The pupils of the Franklin School have numbered 10 the current year, with the prospect of perhaps even fewer in the coming year.  All of the children, with possibly one exception, are within walking distance of other schools.

 

The Franklin School thus becomes a war casualty.

 

The decision has also been reached to reduce the White Eagle State Graded School in the Town of Thorp from two rooms to one.  The current enrollment in that school is 28.

 

(It was difficult to find teachers for the rural schools during the World War II years.  Some of those young women chose to leave the teaching profession for defense factory jobs in the bigger cities.
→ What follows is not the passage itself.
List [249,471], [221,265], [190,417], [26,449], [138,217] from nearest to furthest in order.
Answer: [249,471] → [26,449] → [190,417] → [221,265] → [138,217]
DZ)

•••••••••

A May contingent of 60 men will be made up by the selective service board of Clark County.  They will consist of married men, without children, almost wholly when these men have gone to Milwaukee for examination, the cupboard will be bare, except for casual replenishment .  The local board will then be in the position of waiting for further instructions from above, with the finger seeming to point to married men with children as the obvious resource.                                                                                          

•••••••••

There are some so-called “Ghost Towns” within Clark County, towns of the county’s early days, that have disappeared.  One of those villages was Shortville, in Washburn Township, located at the intersection of State Hwy 73 and Miller Ave.  it had a store, a cheese factory, a school and a church, which was founded by James, Andrew, John, Stephen and George Short.

 

Nevins post office, established in 1879, was located 1 1/4 mile east of the County Road W and Hwy 73 intersection, and near Thompson Creek, in the Town of Sherwood.  Thomas J. La Flesh was the first postmaster.